Patients had lobectomy, bi-lobectomy, sleeve-resection or pneumonectomy with complete mediastinal lymph node dissection performed by Board-certified thoracic surgeons. Sub-lobar resections (wedge resections and segmental resections) have been shown to be connected with higher rates of postoperative tumour recurrence and decreased survival compared with standard resection procedures and were therefore excluded from this retrospective evaluation [
32,
33,
34]. Tumour staging was done according to the current tumour-node-metastasis (TNM) classification defined by the Union for International Cancer Control (UICC International Union Against Cancer, TNM Classification of Malignant Tumours, 8th edition) [
35].
If possible, patients were extubated in the operating room. As a routine, they were admitted to the intensive-care unit for the first 24 h. Further care included early mobilisation, physiotherapy, inhalation and standardised analgetic therapy. Visual analogue scale scores (VAS-scores) were assessed four times a day in rest and in motion. Pain medication adhered to a certified, stepwise, guideline-based schedule [
36], applying epidural analgesia whenever possible, enabling patient-controlled analgesia (PCEA). VAS ≤ 3 was considered as sufficient pain relief.

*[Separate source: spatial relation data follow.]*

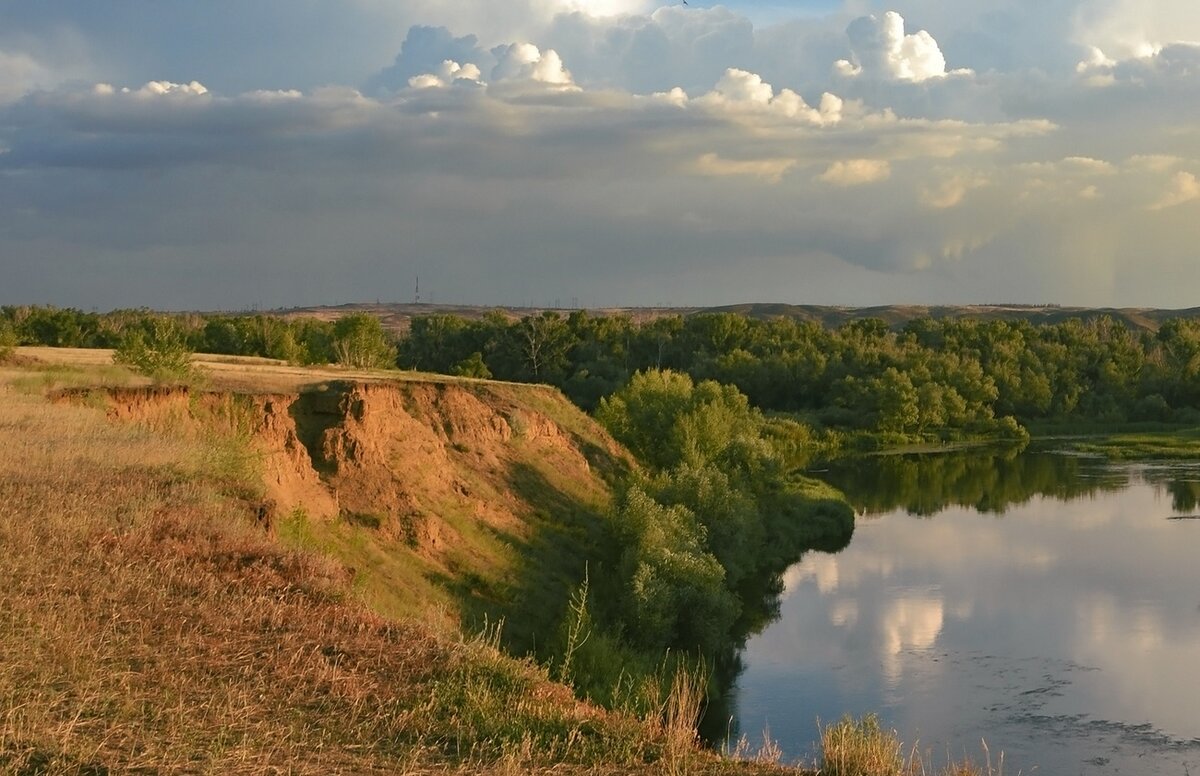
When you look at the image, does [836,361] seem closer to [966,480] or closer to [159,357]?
[966,480]

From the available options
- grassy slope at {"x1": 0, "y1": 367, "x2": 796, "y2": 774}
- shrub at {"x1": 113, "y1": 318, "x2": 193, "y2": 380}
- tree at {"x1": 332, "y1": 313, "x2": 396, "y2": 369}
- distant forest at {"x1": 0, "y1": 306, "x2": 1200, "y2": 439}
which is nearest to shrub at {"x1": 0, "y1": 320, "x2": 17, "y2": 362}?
shrub at {"x1": 113, "y1": 318, "x2": 193, "y2": 380}

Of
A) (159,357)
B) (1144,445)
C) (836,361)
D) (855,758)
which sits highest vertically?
(159,357)

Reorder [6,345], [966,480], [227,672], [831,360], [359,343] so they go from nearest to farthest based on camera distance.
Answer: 1. [227,672]
2. [6,345]
3. [359,343]
4. [966,480]
5. [831,360]

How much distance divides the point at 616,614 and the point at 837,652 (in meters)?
6.08

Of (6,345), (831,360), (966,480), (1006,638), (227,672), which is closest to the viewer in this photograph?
(227,672)

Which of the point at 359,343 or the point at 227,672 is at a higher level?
the point at 359,343

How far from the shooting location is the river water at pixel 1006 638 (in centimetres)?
2130

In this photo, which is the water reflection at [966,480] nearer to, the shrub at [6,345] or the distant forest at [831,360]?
the distant forest at [831,360]

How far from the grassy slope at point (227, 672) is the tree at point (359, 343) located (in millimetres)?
43306

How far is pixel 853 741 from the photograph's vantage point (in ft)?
31.3

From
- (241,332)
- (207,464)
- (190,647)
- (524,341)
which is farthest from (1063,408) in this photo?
(190,647)

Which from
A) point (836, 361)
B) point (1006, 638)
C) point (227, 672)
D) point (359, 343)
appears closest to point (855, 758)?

4.1. Follow-Up and Data Management
The required follow-up data were retrieved from the Regional Health Care System database (open MEDOCS). All cases were followed-up through February 2019 or until death. However, if a patient had not shown up for follow-up, the respective family doctor was contacted for information. If the patient was suspected deceased, we did a data query at the Austrian Central Obituary Column. The causes of death were recorded. No patient was lost to follow-up.
This meticulous procedure ensured a consistent follow-up, which allowed for at least a 10-year observation period for the sample. Overall survival was defined as the time from the date of surgery to the date of death-from-any-cause. Tumour-specific survival was determined from the date of surgery to the date of death after tumour recurrence. Non-tumour-associated survival was similarly computed from the date of surgery to the date of death from causes other than due the tumour recurrence.
4.2. Statistical Analysis
Statistical workup was performed using the SPSS 25 (Microsoft Inc., Chicago, Ill., USA) and STATA (Stata Corp., College Station, TX, USA) program package. Absolute- and relative-frequencies, mean values and standard deviation and median, minimum and maximum were used as descriptive statistics. Univariable survival analysis was performed with Kaplan–Maier survival curves and the Mantel–Haenszel Log-rank test. For multivariable analysis, the Cox proportional hazard model was applied in a stepwise forward procedure, with a significance level for addition to the model of 0.1. Correlation between various parameters was assessed by Spearman’s rank correlation test. To determine a best cut-point for predicted VO2 peak, CART (classification and regression tree) analysis based on the Cox proportional hazard model was applied.